Annalisa clenched her hands in her lap. He broke up their marriage, not her. “Why do you think Zimmer wants us to report only to her?” she asked, pointedly changing the subject.

He sat up. “You and me, we’re new to this story. Our hands are clean.”

“What do you mean, our hands are clean?” She rested hers on the steering wheel.

“There’s one theory about the Lovelorn case that didn’t get mentioned today. Another kind of person besides a sales guy or deliveryman, someone who patrols the neighborhoods. Someone who could access lots of information on the victims without any trouble at all.”

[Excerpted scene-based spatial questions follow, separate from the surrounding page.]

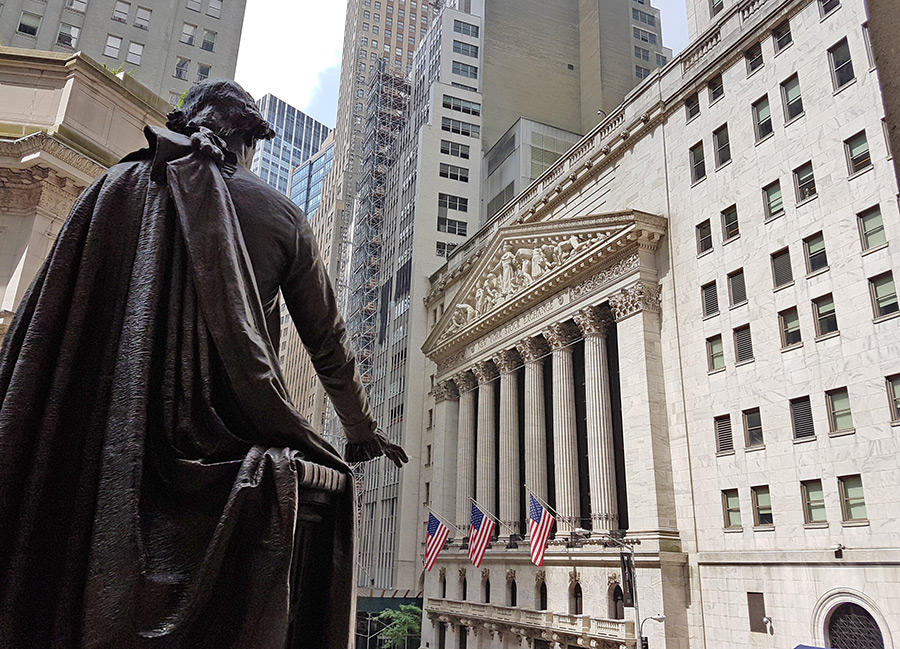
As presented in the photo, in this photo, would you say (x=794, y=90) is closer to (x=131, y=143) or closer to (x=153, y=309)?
(x=131, y=143)

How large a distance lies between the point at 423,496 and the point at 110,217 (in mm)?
53606

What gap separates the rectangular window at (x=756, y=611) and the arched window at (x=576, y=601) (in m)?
9.11

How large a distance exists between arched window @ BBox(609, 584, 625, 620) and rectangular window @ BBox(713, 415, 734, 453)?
7.96 metres

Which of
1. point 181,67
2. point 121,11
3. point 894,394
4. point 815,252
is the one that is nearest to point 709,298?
point 815,252

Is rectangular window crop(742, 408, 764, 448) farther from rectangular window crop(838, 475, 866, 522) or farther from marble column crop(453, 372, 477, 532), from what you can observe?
marble column crop(453, 372, 477, 532)

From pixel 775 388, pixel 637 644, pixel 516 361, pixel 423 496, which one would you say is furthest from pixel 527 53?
pixel 637 644

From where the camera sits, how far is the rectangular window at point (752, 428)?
84.9 feet

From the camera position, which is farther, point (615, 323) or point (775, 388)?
point (615, 323)

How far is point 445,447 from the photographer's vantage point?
50.8 m

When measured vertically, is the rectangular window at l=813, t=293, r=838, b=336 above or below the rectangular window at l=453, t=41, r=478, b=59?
below

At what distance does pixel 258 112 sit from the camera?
12.0 ft

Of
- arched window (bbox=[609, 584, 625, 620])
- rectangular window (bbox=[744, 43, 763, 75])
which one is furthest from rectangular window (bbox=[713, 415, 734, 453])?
rectangular window (bbox=[744, 43, 763, 75])

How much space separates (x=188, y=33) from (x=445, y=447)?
3200 centimetres

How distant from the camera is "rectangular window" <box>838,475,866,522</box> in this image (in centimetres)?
2172
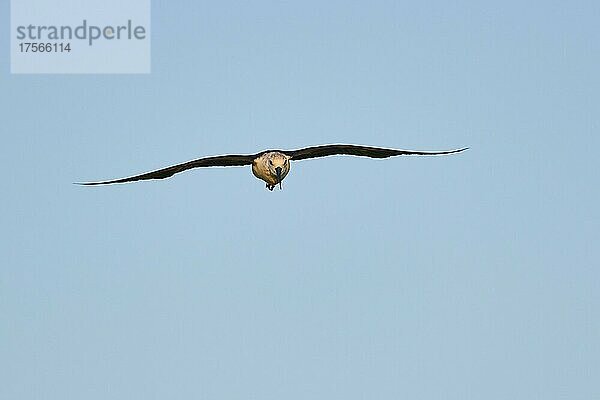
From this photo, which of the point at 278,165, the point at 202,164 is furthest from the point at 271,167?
the point at 202,164

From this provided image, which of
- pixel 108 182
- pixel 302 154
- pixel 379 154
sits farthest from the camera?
pixel 379 154

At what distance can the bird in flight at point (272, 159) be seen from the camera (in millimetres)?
35594

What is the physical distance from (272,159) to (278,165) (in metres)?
0.37

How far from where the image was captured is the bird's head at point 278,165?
35.4 metres

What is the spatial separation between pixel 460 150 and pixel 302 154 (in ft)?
17.0

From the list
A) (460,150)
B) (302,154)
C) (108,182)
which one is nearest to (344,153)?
(302,154)

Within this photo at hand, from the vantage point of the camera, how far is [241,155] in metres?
37.1

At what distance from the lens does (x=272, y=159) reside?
35.7m

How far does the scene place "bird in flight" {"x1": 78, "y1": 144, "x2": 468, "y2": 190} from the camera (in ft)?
117

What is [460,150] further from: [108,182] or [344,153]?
[108,182]

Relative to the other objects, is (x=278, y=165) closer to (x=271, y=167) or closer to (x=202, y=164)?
(x=271, y=167)

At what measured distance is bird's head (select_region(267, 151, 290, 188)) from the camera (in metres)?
35.4

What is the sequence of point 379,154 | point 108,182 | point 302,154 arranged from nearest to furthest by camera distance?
point 108,182 < point 302,154 < point 379,154

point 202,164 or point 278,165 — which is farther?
point 202,164
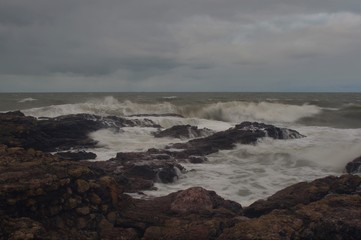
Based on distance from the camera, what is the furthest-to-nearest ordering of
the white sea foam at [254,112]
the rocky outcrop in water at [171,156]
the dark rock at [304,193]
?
the white sea foam at [254,112]
the rocky outcrop in water at [171,156]
the dark rock at [304,193]

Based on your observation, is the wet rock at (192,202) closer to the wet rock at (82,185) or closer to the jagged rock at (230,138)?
the wet rock at (82,185)

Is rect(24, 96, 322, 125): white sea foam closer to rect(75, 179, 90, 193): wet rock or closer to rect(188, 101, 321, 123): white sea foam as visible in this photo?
rect(188, 101, 321, 123): white sea foam

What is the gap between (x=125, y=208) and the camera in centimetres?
739

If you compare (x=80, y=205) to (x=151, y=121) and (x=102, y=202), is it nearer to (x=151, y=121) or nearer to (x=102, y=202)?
(x=102, y=202)

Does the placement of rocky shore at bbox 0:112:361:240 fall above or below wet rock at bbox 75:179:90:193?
below

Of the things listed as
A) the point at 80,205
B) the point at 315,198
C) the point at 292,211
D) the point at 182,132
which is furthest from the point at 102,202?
the point at 182,132

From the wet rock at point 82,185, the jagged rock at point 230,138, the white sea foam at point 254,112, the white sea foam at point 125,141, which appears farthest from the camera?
the white sea foam at point 254,112

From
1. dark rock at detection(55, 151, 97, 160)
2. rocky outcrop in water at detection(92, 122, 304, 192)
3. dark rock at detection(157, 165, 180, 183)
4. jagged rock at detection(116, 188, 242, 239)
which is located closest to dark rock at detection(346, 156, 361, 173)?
rocky outcrop in water at detection(92, 122, 304, 192)

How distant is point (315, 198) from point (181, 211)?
2505 millimetres

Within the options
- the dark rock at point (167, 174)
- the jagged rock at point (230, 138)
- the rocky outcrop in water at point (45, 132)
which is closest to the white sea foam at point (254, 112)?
the jagged rock at point (230, 138)

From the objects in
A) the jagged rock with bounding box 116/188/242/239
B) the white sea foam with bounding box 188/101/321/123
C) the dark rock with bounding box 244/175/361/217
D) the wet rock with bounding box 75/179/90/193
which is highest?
the wet rock with bounding box 75/179/90/193

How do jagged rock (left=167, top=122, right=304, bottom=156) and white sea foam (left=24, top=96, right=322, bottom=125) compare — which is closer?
jagged rock (left=167, top=122, right=304, bottom=156)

She gripped the wheel. “You mean a cop.”

He pointed a finger at her. Bingo. “I don’t know about you, but I am dead on my feet. I gotta get some rest if we’re doing this all again tomorrow. Let’s say eight o’clock?”

“Eight it is.”

He got out but leaned in through the open door. Grace Harper’s house loomed completely deserted in the background, the front yard cordoned off with yellow tape. He patted the roof of her car. “Drive home safe, okay?”

She watched him get into his vehicle and then pointed her car west, toward home. She reached over and turned the radio on for company, for a human voice in the dark. As she idled at a red light, Tom Petty sang plaintively how waiting is the hardest part. The song finished and the female host came on, full of cheer. “For you sports fans out there, the Cubs clobbered the Cardinals tonight, ten to one. They’ll go for the sweep tomorrow, but we’d better hope they get the game in early. There’s a storm rolling in.”